Les Carnets, de 1930 à 1972, révèlent une continuité des convictions, une permanence des thèmes, particulièrement de l'amour de la vie et de la hantise de la mort qui s'affirmera de plus en plus dans les dernières œuvres. Dans son

 

roman le Chaos et la Nuit (1963), Montherlant pose la question du sens de la vie alors qu'il « organise » la mort de son personnage, Célestino, dont le dernier mot sera « indifférence ». Aussi pensait-il « expulser l'horreur de la mort » ou la mettre « derrière lui ». Un assassin est mon maître dénonce un monde égoïste qui ne connaît plus le précepte de l'amour du prochain.

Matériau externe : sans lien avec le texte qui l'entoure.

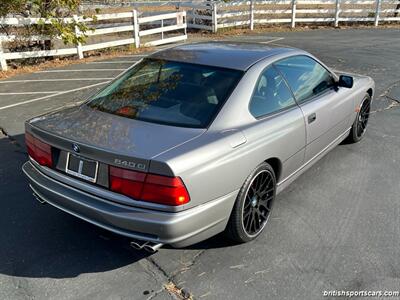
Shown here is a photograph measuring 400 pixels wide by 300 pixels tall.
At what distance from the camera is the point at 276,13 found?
63.4ft

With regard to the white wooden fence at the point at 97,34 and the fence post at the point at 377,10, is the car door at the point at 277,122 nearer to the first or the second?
the white wooden fence at the point at 97,34

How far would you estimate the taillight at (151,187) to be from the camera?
8.66 feet

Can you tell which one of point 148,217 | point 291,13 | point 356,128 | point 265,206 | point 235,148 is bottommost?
point 265,206

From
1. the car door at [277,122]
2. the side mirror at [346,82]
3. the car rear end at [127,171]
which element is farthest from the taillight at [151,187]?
the side mirror at [346,82]

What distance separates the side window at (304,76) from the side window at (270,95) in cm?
12

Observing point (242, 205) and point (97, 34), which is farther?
point (97, 34)

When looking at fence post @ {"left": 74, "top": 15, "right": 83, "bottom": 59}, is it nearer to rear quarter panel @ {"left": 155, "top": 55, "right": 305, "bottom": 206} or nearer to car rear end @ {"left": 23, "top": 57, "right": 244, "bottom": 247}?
car rear end @ {"left": 23, "top": 57, "right": 244, "bottom": 247}

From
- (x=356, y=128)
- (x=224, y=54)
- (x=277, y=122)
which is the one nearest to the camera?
(x=277, y=122)

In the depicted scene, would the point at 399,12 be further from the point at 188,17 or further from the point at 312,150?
the point at 312,150

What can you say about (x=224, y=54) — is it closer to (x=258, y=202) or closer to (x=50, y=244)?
(x=258, y=202)

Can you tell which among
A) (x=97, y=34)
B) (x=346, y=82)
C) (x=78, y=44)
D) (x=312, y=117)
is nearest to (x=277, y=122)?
(x=312, y=117)

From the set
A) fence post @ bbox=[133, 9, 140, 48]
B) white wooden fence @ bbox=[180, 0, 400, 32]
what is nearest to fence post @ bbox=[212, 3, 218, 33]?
A: white wooden fence @ bbox=[180, 0, 400, 32]

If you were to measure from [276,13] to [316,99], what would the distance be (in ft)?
53.9

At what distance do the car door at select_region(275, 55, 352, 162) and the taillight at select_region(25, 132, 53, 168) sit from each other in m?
2.17
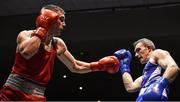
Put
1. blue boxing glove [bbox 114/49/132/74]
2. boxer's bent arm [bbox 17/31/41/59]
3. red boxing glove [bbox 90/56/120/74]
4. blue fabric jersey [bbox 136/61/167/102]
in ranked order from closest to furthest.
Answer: boxer's bent arm [bbox 17/31/41/59]
red boxing glove [bbox 90/56/120/74]
blue fabric jersey [bbox 136/61/167/102]
blue boxing glove [bbox 114/49/132/74]

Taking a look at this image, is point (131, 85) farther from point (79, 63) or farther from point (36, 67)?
point (36, 67)

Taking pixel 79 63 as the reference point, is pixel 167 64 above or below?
below

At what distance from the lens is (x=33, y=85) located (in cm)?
220

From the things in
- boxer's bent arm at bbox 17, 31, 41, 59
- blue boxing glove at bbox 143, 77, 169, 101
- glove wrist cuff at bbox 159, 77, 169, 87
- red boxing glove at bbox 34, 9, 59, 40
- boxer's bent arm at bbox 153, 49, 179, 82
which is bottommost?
blue boxing glove at bbox 143, 77, 169, 101

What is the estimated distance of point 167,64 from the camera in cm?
295

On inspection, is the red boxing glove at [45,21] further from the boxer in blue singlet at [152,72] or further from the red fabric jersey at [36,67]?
the boxer in blue singlet at [152,72]

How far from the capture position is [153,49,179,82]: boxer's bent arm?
285cm

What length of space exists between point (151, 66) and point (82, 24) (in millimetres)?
3683

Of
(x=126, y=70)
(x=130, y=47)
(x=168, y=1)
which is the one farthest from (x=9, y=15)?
(x=126, y=70)

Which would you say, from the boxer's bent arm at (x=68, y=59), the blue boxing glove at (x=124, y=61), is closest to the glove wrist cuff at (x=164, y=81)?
the boxer's bent arm at (x=68, y=59)

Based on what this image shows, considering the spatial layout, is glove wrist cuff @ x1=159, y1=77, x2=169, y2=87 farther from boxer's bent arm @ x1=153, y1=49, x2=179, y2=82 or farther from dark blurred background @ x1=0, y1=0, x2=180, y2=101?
dark blurred background @ x1=0, y1=0, x2=180, y2=101

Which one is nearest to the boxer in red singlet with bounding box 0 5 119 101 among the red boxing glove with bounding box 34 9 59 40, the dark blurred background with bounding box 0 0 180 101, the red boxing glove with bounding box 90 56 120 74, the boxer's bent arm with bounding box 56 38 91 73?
the red boxing glove with bounding box 34 9 59 40

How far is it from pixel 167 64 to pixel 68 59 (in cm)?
83

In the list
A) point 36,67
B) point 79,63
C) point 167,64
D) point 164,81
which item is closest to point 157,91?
point 164,81
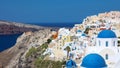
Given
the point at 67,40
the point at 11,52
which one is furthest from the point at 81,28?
the point at 11,52

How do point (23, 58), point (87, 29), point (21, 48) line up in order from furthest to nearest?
point (21, 48) → point (23, 58) → point (87, 29)

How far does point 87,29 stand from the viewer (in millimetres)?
67625

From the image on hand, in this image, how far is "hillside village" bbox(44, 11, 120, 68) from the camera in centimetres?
4375

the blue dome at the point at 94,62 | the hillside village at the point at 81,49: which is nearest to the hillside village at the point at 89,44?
the hillside village at the point at 81,49

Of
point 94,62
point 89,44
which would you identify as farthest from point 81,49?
point 94,62

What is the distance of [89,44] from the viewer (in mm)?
52094

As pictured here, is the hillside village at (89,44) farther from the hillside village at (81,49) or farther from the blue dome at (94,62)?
the blue dome at (94,62)

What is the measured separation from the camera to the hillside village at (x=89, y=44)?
1722 inches

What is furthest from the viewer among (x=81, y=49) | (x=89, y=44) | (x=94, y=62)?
(x=81, y=49)

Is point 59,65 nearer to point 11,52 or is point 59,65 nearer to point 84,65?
point 84,65

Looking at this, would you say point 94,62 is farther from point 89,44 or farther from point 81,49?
point 81,49

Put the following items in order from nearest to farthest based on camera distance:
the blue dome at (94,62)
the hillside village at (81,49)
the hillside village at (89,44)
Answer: the blue dome at (94,62)
the hillside village at (81,49)
the hillside village at (89,44)

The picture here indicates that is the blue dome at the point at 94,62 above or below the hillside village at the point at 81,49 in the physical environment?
below

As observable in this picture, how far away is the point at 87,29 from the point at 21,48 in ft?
91.3
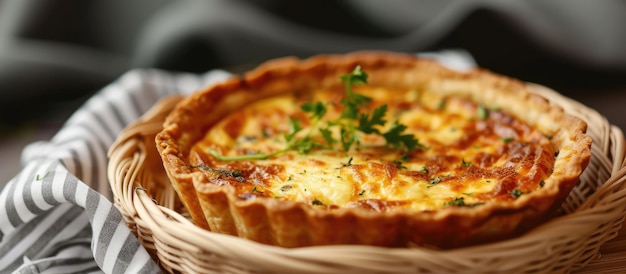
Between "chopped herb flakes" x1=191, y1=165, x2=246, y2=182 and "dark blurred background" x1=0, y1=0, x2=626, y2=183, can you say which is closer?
"chopped herb flakes" x1=191, y1=165, x2=246, y2=182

L'œuvre montherlantienne, tragique et heureuse, œuvre à « l'écriture royale » — selon l'expression d'A. Malraux —, s'achève sur un récit posthume Mais aimons-nous ceux que nous aimons ? Ces pages évoquent les joies de sa vie antérieure tissées par l'amitié et l'amour, « la matière de son œuvre ». Cette vie « qui fut une retraite perpétuelle tantôt dans le travail, tantôt dans le plaisir », il en fixa volontairement le terme, par le suicide, le 21 septembre 1972, jour de l'équinoxe — geste libre prolongé par la dispersion de ses cendres sur le Forum à Rome.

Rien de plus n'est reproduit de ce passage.